O final gera controvérsia entre os fãs que se dividem entre paixão, insatisfação e os que não entenderam muito bem o que aconteceu. Independente de que time você se encontra, deve concordar comigo de que este volume deixou todo mundo com um gostinho de quero mais. (Ainda bem que ainda temos as Short Stories \o/)

 

Revisão Técnica

O roteiro deste arco é muito corrido. Naoko realmente entrou na ferrari e se sentiu na fórmula 1, conduzindo uma história super densa em tão poucas páginas. O resultado é uma porção de personagens desenvolvidos de forma débil, diversos furos e algumas emendas meio mal feitas…

* Como explicar a situação dos gatos? Eles voltam? Supõe-se que sim, afinal sabemos que eles estão em Tóquio Cristal. Mas uma ilustração pequenininha deles no caldeirão seria suficiente para deixar isso claro.

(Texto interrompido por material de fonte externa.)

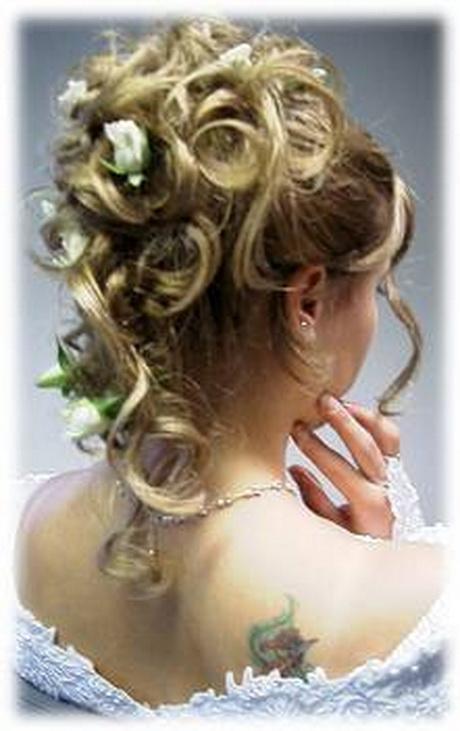 Brautfrisuren halb hochgesteckt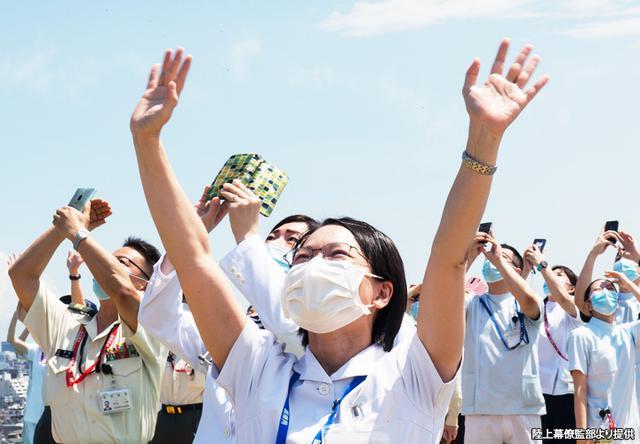 画像: ブルインのフライトに歓声を上げる自衛隊中央病院のスタッフ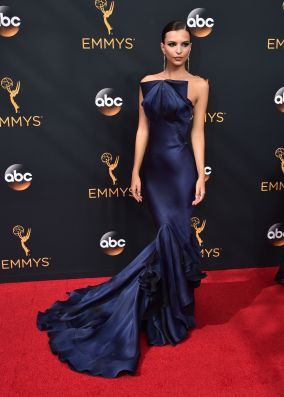 LOS ANGELES, CA - SEPTEMBER 18: Actress Emily Ratajkowski attends the 68th Annual Primetime Emmy Awards at Microsoft Theater on September 18, 2016 in Los Angeles, California. (Photo by Alberto E. Rodriguez/Getty Images)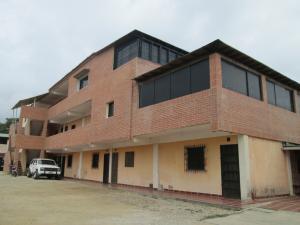 Apartamento En Venta En Higuerote, Higuerote, Venezuela, VE RAH: 15-5885
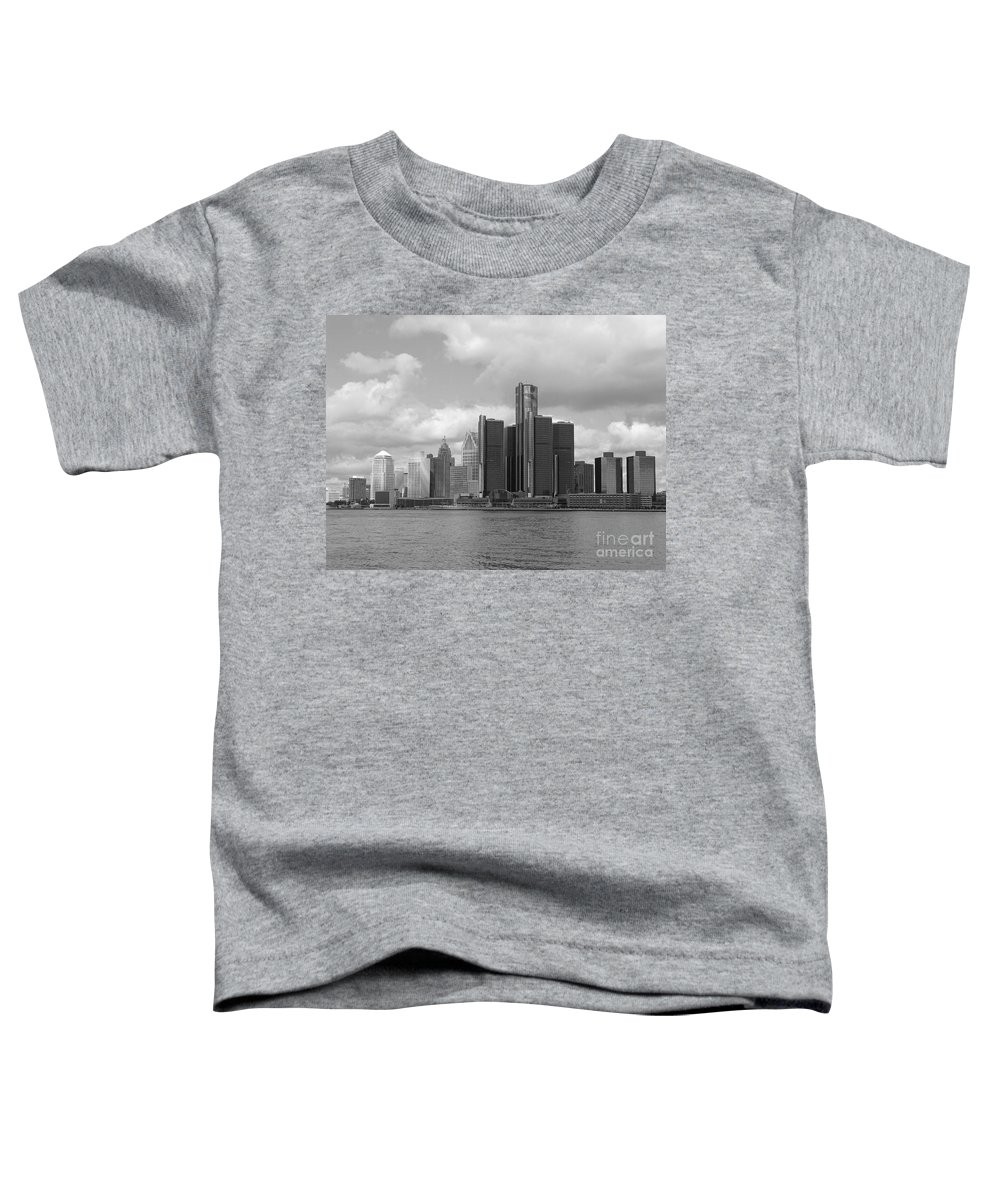 Detroit Toddler T-Shirt featuring the photograph Detroit Skyscape by Ann Horn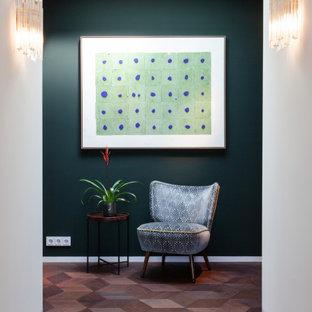 На фото: огромный коридор в стиле ретро с зелеными стенами, паркетным полом среднего тона, коричневым полом и потолком из вагонки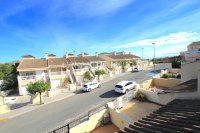 Exceptionally Spacious Townhouse With Guest Accommodation. (30)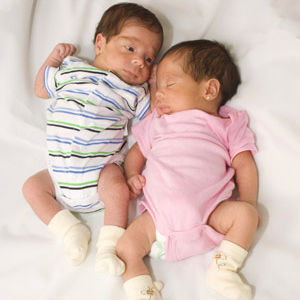how to know boy or girl in twin pregnancy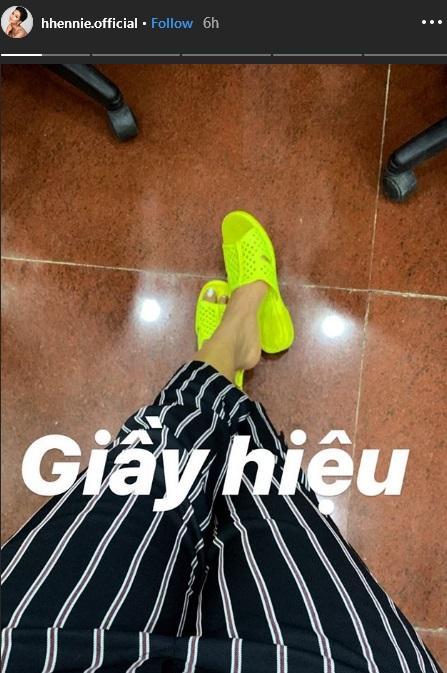 Sau tất cả, đây mới là món giầy hiệu mà Hoa hậu HHen Niê yêu nhất với giá chỉ 10.000 đồng-2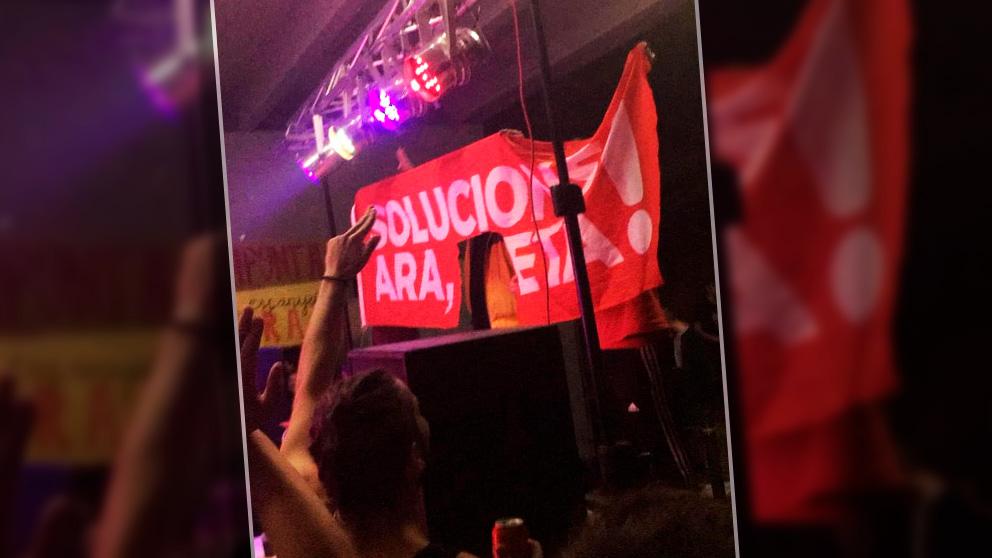 Cartel colgado en la Autónoma de Barcelona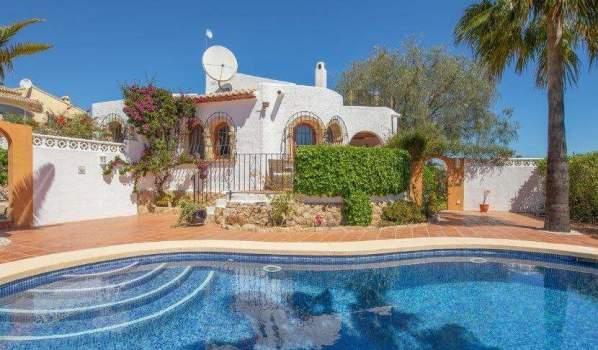 Two-bedroom villa in Xàbia, Spain, for sale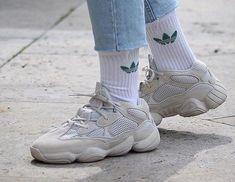 32 parasta kuvaa: Kengät | Kengät,Yeezy ja Juoksukengät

* E a família da Usagi? Eles sobreviveram? Eles também estão vivos em Tóquio de Cristal? Ninguém sabe… Podiam muito bem ter aparecido na cena do casamento, ou, se não sobreviveram, deveriam ser mencionados de alguma forma.

* Por que Kakyuu não se transformou antes? Se ela era uma guerreira, por que não estava preparada? Ela podia ter evitado a morte das companheiras… Ou será que a autora não pensou nisso antes?

Quanto à arte, a evolução da arte do 1º volume ao 12º é incontestável. Os traços estão mais definidos, e com um estilo todo próprio. Não que seja anatomicamente muito preciso… afinal, quem tem pernas de 2 metros? O que não mudou muito foi o uso excessivo de retículas, preenchendo os vazios dos poucos cenários realmente desenhados. Ainda assim, a arte de Naoko evoluiu e enche os olhos.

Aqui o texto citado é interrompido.